*Your assignment:*
The records below must be duplicated exactly, character for character.

◆ ◆ ◆ ◆ ◆ ◆ ◆

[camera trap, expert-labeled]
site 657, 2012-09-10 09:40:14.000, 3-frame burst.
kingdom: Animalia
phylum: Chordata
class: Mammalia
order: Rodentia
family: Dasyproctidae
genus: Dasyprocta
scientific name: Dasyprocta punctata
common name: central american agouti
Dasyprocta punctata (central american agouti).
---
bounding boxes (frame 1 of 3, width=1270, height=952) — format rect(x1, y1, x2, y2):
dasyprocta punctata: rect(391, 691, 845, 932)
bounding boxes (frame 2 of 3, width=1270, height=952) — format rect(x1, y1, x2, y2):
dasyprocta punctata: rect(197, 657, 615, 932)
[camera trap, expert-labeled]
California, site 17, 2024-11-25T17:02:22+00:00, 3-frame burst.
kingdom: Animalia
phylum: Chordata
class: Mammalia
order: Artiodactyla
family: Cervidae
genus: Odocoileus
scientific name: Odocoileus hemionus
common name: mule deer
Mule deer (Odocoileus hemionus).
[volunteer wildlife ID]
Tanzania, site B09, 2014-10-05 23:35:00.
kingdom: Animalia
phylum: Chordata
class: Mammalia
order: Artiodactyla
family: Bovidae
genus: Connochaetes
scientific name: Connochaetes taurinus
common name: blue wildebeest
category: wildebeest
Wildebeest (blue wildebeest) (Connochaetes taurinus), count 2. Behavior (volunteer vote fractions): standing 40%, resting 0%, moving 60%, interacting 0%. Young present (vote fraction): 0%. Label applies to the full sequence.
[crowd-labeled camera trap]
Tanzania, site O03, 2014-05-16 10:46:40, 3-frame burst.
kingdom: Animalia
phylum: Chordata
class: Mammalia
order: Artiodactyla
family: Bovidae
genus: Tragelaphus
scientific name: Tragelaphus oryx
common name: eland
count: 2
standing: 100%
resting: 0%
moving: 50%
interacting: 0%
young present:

◆ ◆ ◆ ◆ ◆ ◆ ◆

*Your response:*
[camera trap, expert-labeled]
site 657, 2012-09-10 09:40:14.000, 3-frame burst.
kingdom: Animalia
phylum: Chordata
class: Mammalia
order: Rodentia
family: Dasyproctidae
genus: Dasyprocta
scientific name: Dasyprocta punctata
common name: central american agouti
Dasyprocta punctata (central american agouti).
---
bounding boxes (frame 1 of 3, width=1270, height=952) — format rect(x1, y1, x2, y2):
dasyprocta punctata: rect(391, 691, 845, 932)
bounding boxes (frame 2 of 3, width=1270, height=952) — format rect(x1, y1, x2, y2):
dasyprocta punctata: rect(197, 657, 615, 932)
[camera trap, expert-labeled]
California, site 17, 2024-11-25T17:02:22+00:00, 3-frame burst.
kingdom: Animalia
phylum: Chordata
class: Mammalia
order: Artiodactyla
family: Cervidae
genus: Odocoileus
scientific name: Odocoileus hemionus
common name: mule deer
Mule deer (Odocoileus hemionus).
[volunteer wildlife ID]
Tanzania, site B09, 2014-10-05 23:35:00.
kingdom: Animalia
phylum: Chordata
class: Mammalia
order: Artiodactyla
family: Bovidae
genus: Connochaetes
scientific name: Connochaetes taurinus
common name: blue wildebeest
category: wildebeest
Wildebeest (blue wildebeest) (Connochaetes taurinus), count 2. Behavior (volunteer vote fractions): standing 40%, resting 0%, moving 60%, interacting 0%. Young present (vote fraction): 0%. Label applies to the full sequence.
[crowd-labeled camera trap]
Tanzania, site O03, 2014-05-16 10:46:40, 3-frame burst.
kingdom: Animalia
phylum: Chordata
class: Mammalia
order: Artiodactyla
family: Bovidae
genus: Tragelaphus
scientific name: Tragelaphus oryx
common name: eland
count: 2
standing: 100%
resting: 0%
moving: 50%
interacting: 0%
young present:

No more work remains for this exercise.